Look below for the line containing "Given the image shown, in the image, which of", then write out that line and every line after it to the end, exactly, minus the pictures.

Material shown start

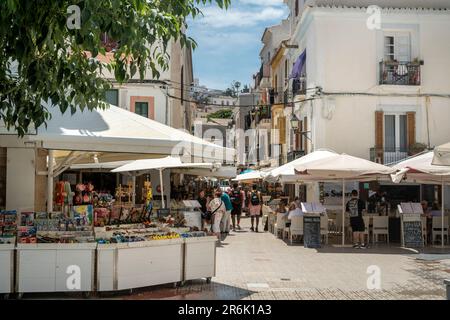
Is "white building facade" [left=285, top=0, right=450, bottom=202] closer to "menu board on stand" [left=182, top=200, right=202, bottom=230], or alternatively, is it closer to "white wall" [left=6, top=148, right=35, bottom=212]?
"menu board on stand" [left=182, top=200, right=202, bottom=230]

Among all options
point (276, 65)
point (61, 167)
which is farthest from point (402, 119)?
point (61, 167)

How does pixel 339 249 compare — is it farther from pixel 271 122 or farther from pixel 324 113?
pixel 271 122

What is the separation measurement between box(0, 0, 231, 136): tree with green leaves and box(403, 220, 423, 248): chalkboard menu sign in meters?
11.1

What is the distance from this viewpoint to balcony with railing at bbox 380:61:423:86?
23.1 metres

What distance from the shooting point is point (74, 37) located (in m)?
6.13

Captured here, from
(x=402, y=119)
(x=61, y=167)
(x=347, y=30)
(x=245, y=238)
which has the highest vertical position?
(x=347, y=30)

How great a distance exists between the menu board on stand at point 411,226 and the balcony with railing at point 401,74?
8463 millimetres

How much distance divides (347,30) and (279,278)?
604 inches

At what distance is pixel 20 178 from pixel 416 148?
16046 mm

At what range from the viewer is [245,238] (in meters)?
18.6

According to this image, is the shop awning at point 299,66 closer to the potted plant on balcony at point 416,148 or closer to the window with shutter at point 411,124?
the window with shutter at point 411,124

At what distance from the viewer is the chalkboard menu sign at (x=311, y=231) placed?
51.5ft

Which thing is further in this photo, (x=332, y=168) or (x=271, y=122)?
(x=271, y=122)

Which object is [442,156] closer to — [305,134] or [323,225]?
[323,225]
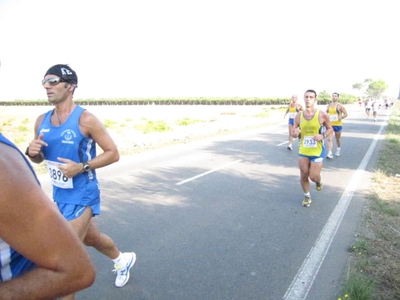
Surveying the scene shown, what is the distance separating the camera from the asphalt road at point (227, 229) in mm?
3428

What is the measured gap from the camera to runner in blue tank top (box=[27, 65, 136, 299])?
8.90 feet

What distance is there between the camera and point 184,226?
4973 millimetres

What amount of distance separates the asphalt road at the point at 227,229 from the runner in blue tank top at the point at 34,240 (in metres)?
2.40

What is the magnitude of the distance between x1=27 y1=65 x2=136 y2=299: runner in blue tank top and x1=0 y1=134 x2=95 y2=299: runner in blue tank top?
1694 millimetres

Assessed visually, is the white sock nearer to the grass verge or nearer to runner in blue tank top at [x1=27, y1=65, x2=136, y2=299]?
runner in blue tank top at [x1=27, y1=65, x2=136, y2=299]

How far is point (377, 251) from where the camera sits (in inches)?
162

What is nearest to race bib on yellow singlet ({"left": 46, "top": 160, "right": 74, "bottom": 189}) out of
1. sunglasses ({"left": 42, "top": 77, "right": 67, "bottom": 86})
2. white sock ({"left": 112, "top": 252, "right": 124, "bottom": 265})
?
sunglasses ({"left": 42, "top": 77, "right": 67, "bottom": 86})

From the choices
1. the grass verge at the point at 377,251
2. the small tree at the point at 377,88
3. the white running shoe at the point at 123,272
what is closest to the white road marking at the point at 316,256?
the grass verge at the point at 377,251

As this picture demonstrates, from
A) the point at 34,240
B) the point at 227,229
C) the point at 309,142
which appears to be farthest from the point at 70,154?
the point at 309,142

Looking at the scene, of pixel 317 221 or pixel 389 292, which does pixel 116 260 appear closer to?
pixel 389 292

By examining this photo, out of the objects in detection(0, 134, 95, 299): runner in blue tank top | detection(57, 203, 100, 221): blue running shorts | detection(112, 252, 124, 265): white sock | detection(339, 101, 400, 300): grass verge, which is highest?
detection(0, 134, 95, 299): runner in blue tank top

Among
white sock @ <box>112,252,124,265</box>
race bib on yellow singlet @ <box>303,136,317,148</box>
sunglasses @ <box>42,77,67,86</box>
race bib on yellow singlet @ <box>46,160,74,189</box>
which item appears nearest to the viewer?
sunglasses @ <box>42,77,67,86</box>

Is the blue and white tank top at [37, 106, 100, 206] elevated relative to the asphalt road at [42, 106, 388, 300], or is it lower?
elevated

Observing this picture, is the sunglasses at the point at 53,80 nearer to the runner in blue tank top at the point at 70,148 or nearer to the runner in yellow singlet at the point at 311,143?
the runner in blue tank top at the point at 70,148
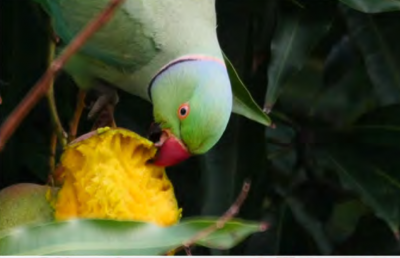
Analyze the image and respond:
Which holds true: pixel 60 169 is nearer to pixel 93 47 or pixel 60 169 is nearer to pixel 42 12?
pixel 93 47

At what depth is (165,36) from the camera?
1.32 metres

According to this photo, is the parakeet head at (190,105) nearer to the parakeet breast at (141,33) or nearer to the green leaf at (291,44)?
the parakeet breast at (141,33)

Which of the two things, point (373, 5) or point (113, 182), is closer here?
point (113, 182)

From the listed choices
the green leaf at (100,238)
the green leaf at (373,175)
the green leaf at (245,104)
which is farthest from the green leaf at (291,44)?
the green leaf at (100,238)

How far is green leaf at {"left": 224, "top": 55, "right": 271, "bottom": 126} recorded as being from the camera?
4.50ft

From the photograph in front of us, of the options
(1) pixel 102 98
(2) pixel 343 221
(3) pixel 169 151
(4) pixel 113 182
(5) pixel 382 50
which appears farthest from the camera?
(2) pixel 343 221

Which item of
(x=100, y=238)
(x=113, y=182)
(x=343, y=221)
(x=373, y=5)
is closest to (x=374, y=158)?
(x=343, y=221)

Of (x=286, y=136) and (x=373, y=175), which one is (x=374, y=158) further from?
(x=286, y=136)

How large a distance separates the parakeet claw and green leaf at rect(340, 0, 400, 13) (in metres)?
0.38

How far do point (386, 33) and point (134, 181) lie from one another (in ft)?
2.59

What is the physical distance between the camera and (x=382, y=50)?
5.85 feet

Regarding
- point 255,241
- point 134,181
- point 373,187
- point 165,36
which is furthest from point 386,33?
point 134,181

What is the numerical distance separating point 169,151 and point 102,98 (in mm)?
167

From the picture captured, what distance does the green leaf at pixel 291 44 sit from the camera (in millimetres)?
1534
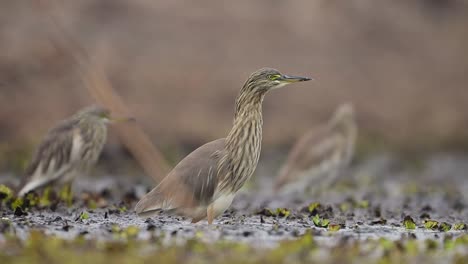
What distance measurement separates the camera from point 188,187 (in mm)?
9070

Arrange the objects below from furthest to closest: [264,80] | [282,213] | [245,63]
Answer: [245,63] → [282,213] → [264,80]

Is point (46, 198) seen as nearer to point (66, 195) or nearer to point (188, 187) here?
point (66, 195)

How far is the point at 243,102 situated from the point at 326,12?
1703 centimetres

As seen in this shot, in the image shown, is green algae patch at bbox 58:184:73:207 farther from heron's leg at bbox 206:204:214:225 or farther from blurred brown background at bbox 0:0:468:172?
blurred brown background at bbox 0:0:468:172

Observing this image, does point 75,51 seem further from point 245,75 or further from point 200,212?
point 200,212

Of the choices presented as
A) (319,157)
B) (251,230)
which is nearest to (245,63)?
(319,157)

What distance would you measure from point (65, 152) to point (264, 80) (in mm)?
3233

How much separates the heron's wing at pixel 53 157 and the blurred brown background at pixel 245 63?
851cm

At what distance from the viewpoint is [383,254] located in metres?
7.44

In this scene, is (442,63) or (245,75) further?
(442,63)

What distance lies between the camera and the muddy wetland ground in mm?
7074

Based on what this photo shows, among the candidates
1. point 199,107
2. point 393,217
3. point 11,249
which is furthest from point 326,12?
point 11,249

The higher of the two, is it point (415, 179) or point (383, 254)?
point (415, 179)

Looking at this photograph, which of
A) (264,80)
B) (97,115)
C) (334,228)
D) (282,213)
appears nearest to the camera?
(334,228)
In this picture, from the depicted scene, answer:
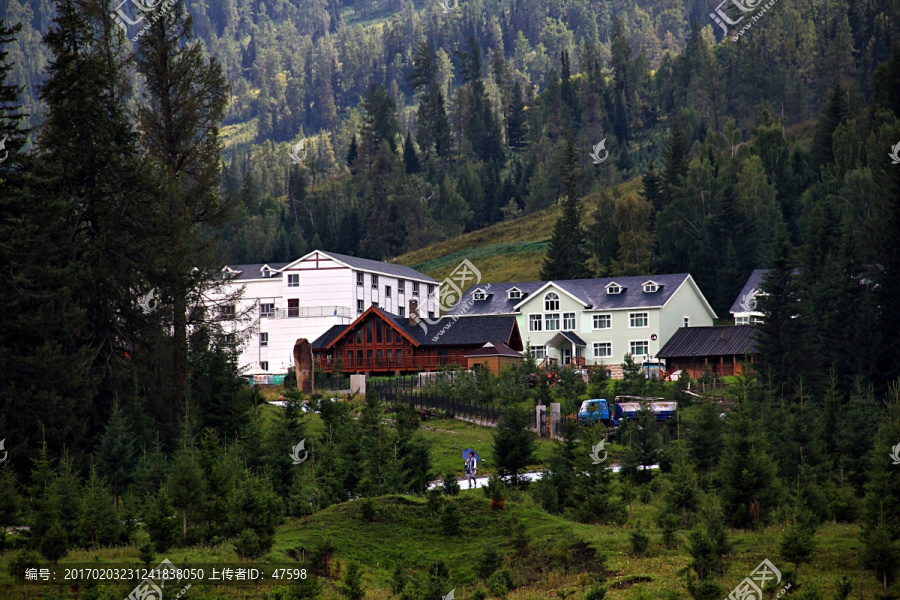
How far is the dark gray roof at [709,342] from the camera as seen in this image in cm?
6962

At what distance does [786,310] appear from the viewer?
58625 mm

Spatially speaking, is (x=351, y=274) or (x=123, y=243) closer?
(x=123, y=243)

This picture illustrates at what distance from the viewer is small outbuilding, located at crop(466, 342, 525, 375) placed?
68688mm

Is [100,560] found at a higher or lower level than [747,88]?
lower

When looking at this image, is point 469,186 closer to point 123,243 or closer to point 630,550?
point 123,243

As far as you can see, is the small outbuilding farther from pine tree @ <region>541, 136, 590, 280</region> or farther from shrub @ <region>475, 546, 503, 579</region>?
shrub @ <region>475, 546, 503, 579</region>

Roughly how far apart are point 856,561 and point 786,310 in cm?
3606

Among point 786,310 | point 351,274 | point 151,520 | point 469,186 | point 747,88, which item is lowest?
point 151,520

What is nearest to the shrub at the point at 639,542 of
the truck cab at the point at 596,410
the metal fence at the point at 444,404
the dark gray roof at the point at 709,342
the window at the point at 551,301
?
the truck cab at the point at 596,410

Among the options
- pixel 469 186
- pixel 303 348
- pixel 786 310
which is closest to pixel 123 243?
pixel 786 310

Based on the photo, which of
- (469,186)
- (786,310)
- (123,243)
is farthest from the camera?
(469,186)

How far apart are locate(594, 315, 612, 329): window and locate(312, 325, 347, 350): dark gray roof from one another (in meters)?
19.4

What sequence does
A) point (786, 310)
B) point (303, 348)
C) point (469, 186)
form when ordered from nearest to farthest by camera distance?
point (786, 310)
point (303, 348)
point (469, 186)

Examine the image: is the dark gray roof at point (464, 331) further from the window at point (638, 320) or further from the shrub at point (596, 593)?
the shrub at point (596, 593)
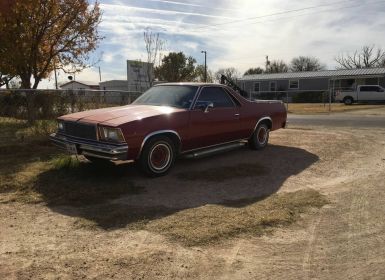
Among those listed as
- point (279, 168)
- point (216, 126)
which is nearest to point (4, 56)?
point (216, 126)

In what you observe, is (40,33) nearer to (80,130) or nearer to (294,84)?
(80,130)

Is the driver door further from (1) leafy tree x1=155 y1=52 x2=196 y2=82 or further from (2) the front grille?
(1) leafy tree x1=155 y1=52 x2=196 y2=82

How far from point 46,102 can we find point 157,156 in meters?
4.96

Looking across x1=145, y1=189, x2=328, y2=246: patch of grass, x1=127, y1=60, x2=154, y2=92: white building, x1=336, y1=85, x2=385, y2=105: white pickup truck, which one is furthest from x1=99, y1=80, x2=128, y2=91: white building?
x1=145, y1=189, x2=328, y2=246: patch of grass

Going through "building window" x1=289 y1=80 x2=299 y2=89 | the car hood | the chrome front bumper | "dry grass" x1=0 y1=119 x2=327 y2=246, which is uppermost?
"building window" x1=289 y1=80 x2=299 y2=89

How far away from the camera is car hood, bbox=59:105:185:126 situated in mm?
6453

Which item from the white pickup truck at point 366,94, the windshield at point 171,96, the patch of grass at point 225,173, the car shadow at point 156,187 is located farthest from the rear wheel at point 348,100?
the windshield at point 171,96

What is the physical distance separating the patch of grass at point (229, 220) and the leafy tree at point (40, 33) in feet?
38.8

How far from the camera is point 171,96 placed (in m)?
7.78

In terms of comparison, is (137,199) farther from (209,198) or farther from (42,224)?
(42,224)

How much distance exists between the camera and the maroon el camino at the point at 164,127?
20.9 ft

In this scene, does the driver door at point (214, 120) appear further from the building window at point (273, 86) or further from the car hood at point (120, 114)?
the building window at point (273, 86)

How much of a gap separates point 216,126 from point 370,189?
2.94 m

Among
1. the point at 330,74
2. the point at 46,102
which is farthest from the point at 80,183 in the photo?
the point at 330,74
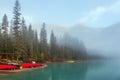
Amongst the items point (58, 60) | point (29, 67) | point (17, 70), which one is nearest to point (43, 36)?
point (58, 60)

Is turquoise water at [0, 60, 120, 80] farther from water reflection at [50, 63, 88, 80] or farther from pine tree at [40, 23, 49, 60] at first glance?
pine tree at [40, 23, 49, 60]

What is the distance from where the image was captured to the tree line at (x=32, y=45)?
8031 cm

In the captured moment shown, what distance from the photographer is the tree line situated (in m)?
80.3

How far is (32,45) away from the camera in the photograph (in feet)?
332

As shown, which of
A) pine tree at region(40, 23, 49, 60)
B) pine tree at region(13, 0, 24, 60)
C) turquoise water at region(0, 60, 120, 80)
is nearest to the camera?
turquoise water at region(0, 60, 120, 80)

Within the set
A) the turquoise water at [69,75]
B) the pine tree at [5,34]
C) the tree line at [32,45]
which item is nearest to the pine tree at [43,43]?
the tree line at [32,45]

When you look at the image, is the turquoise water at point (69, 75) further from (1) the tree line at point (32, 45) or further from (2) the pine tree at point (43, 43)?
(2) the pine tree at point (43, 43)

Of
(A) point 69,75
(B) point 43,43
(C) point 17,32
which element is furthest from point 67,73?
(B) point 43,43

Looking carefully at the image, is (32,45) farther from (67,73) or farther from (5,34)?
(67,73)

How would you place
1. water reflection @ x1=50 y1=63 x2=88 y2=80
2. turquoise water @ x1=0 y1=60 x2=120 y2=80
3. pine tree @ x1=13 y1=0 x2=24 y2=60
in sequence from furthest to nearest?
pine tree @ x1=13 y1=0 x2=24 y2=60
water reflection @ x1=50 y1=63 x2=88 y2=80
turquoise water @ x1=0 y1=60 x2=120 y2=80

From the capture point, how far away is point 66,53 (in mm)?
144875

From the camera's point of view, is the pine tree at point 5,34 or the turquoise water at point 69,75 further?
the pine tree at point 5,34

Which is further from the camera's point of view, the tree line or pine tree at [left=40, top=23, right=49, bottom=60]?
pine tree at [left=40, top=23, right=49, bottom=60]

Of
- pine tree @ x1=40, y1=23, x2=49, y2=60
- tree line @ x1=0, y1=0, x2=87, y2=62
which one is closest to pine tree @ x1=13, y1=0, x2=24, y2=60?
tree line @ x1=0, y1=0, x2=87, y2=62
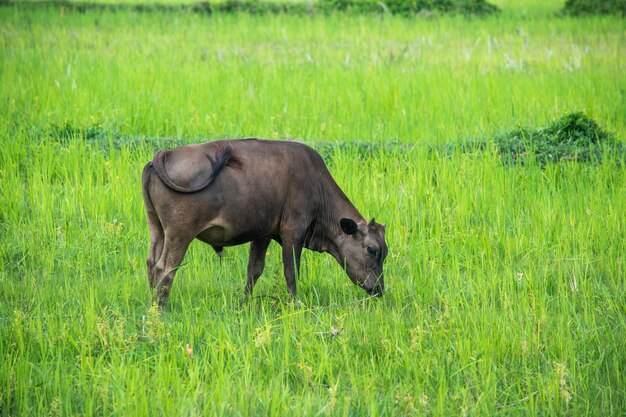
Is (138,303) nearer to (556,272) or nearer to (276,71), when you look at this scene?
(556,272)

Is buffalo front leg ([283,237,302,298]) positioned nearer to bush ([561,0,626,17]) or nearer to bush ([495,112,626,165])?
bush ([495,112,626,165])

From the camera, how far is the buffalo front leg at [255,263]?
18.7ft

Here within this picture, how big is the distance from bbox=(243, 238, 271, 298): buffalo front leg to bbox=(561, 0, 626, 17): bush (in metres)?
11.1

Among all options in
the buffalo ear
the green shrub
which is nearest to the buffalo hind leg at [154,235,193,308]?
the buffalo ear

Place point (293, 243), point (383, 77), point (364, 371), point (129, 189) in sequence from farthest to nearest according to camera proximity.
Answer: point (383, 77) → point (129, 189) → point (293, 243) → point (364, 371)

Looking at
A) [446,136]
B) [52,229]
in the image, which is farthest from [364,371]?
[446,136]

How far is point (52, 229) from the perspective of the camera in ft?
21.5

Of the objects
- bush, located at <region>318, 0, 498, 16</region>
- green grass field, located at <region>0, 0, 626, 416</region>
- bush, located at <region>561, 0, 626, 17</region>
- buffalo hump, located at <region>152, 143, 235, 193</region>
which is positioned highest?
bush, located at <region>318, 0, 498, 16</region>

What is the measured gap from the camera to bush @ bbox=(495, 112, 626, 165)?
798 cm

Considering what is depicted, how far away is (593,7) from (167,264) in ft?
40.0

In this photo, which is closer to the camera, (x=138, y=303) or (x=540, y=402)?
(x=540, y=402)

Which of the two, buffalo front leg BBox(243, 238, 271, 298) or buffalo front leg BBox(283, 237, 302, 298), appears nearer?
buffalo front leg BBox(283, 237, 302, 298)

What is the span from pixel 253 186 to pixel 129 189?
204 cm

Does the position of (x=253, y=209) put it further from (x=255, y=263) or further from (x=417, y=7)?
(x=417, y=7)
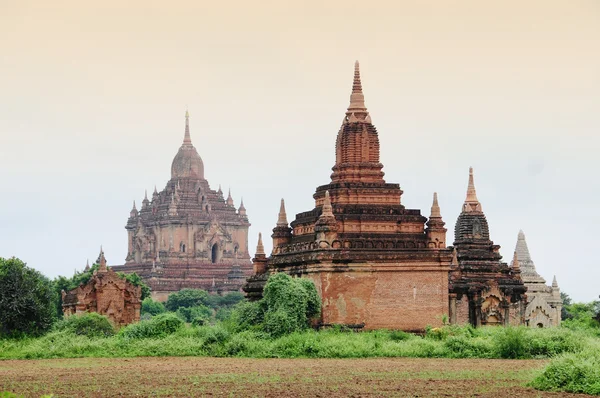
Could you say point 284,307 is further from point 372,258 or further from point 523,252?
point 523,252

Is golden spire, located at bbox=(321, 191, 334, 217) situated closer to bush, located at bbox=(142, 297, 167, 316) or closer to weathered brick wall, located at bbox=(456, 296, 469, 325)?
weathered brick wall, located at bbox=(456, 296, 469, 325)

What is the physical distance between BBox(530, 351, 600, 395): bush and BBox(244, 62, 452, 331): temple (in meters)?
14.5

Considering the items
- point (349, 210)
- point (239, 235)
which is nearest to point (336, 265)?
point (349, 210)

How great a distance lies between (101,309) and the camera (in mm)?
55938

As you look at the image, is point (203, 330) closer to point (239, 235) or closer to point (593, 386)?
point (593, 386)

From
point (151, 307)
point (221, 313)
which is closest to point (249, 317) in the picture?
point (151, 307)

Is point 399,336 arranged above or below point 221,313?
below

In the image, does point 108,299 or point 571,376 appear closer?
point 571,376

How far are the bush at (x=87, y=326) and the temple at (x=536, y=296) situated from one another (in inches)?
934

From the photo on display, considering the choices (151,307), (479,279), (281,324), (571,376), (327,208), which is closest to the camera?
(571,376)

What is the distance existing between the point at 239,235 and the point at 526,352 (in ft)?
239

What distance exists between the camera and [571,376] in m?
29.0

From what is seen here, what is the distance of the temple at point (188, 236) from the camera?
104 metres

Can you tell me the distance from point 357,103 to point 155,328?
11.4 metres
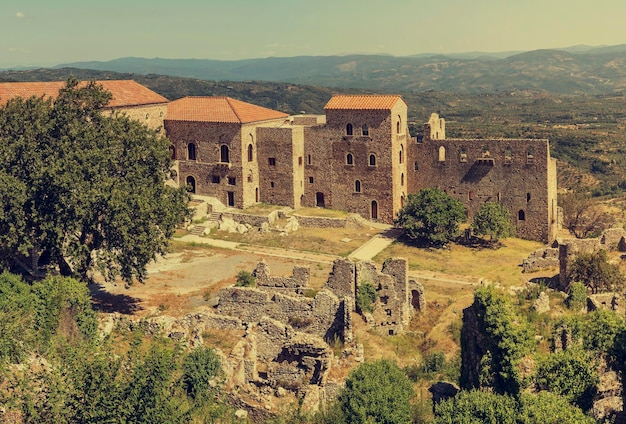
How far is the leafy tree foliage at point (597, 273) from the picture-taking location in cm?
3094

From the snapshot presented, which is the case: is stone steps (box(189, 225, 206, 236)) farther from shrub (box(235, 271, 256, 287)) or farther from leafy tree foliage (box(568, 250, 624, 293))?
leafy tree foliage (box(568, 250, 624, 293))

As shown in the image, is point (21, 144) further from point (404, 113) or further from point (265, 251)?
point (404, 113)

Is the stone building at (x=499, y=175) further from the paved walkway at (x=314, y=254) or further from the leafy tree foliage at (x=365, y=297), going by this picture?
the leafy tree foliage at (x=365, y=297)

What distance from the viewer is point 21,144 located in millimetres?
29984

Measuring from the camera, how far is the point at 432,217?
46.4 m

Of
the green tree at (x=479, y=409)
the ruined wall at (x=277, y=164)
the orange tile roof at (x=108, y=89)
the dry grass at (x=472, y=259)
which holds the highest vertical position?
the orange tile roof at (x=108, y=89)

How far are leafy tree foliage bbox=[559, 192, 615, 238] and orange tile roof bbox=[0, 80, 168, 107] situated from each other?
3459 centimetres

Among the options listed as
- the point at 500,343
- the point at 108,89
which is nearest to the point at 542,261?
the point at 500,343

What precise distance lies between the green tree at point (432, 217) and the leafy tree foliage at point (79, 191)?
19892 mm

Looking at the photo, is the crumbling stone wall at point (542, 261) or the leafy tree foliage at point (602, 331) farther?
the crumbling stone wall at point (542, 261)

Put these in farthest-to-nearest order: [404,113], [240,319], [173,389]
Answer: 1. [404,113]
2. [240,319]
3. [173,389]

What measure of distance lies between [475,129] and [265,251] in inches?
2832

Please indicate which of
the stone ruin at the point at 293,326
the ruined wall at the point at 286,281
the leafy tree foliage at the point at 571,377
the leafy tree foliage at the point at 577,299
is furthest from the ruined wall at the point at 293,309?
the leafy tree foliage at the point at 571,377

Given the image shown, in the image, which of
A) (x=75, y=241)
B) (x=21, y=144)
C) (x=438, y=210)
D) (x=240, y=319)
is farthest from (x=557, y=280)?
(x=21, y=144)
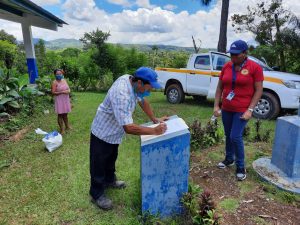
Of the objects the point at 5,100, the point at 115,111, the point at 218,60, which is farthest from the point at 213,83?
the point at 115,111

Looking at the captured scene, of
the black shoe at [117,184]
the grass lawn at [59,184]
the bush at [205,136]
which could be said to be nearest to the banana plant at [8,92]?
the grass lawn at [59,184]

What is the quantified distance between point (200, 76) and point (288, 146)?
5589 mm

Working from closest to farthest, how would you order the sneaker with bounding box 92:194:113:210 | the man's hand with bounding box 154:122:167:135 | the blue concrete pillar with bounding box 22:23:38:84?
1. the man's hand with bounding box 154:122:167:135
2. the sneaker with bounding box 92:194:113:210
3. the blue concrete pillar with bounding box 22:23:38:84

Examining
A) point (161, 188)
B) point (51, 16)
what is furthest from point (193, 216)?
point (51, 16)

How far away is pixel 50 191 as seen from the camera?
369 centimetres

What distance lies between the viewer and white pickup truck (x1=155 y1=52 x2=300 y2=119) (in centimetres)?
708

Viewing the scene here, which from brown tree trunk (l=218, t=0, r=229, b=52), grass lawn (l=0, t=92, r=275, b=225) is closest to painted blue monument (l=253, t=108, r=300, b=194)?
grass lawn (l=0, t=92, r=275, b=225)

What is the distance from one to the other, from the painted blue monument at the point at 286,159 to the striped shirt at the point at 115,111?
2156 mm

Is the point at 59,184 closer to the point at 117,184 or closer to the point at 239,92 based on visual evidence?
the point at 117,184

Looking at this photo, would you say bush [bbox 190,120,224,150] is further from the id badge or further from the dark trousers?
the dark trousers

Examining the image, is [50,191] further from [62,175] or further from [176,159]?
[176,159]

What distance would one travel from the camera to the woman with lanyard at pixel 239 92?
11.3 ft

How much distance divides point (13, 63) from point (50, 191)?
14.0 metres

Material shown end

Final result –
Given the image shown, in the image, which of
A) (x=75, y=241)
B) (x=21, y=144)
C) (x=438, y=210)
D) (x=240, y=319)
is farthest from (x=557, y=280)?
(x=21, y=144)
Of the objects the point at 5,100, the point at 115,111, the point at 218,60, which is farthest from the point at 213,83?
the point at 115,111

Looking at the captured scene, of
the black shoe at [117,184]
the grass lawn at [59,184]
the bush at [205,136]
which could be said to be nearest to the banana plant at [8,92]?
the grass lawn at [59,184]

What is the quantified distance between point (200, 76) and point (288, 146)?
5589 mm

Working from closest to farthest, how would you order the sneaker with bounding box 92:194:113:210 | the man's hand with bounding box 154:122:167:135 | the blue concrete pillar with bounding box 22:23:38:84?
1. the man's hand with bounding box 154:122:167:135
2. the sneaker with bounding box 92:194:113:210
3. the blue concrete pillar with bounding box 22:23:38:84

Examining
A) point (161, 188)
B) point (51, 16)
what is furthest from point (193, 216)?
point (51, 16)

How far away is pixel 50 191 as seen from the camera?
369 centimetres

What distance lies between the viewer and white pickup truck (x1=155 y1=52 x2=300 y2=119) (in centimetres)?
708

Viewing the scene here, which from brown tree trunk (l=218, t=0, r=229, b=52), grass lawn (l=0, t=92, r=275, b=225) is closest to painted blue monument (l=253, t=108, r=300, b=194)?
grass lawn (l=0, t=92, r=275, b=225)

What is the distance from one to the other, from the painted blue monument at the point at 286,159 to the striped shirt at the point at 115,111?
2156 mm

Is the point at 59,184 closer to the point at 117,184 or closer to the point at 239,92 based on visual evidence?
the point at 117,184

Looking at this photo, would you say bush [bbox 190,120,224,150] is further from the id badge or further from the dark trousers?
the dark trousers

Examining the image, is [50,191] further from [62,175] or further from [176,159]?
[176,159]

What distance would one travel from the camera to the woman with lanyard at pixel 239 92?
11.3 ft

How much distance divides point (13, 63) from point (50, 191)?
14.0 metres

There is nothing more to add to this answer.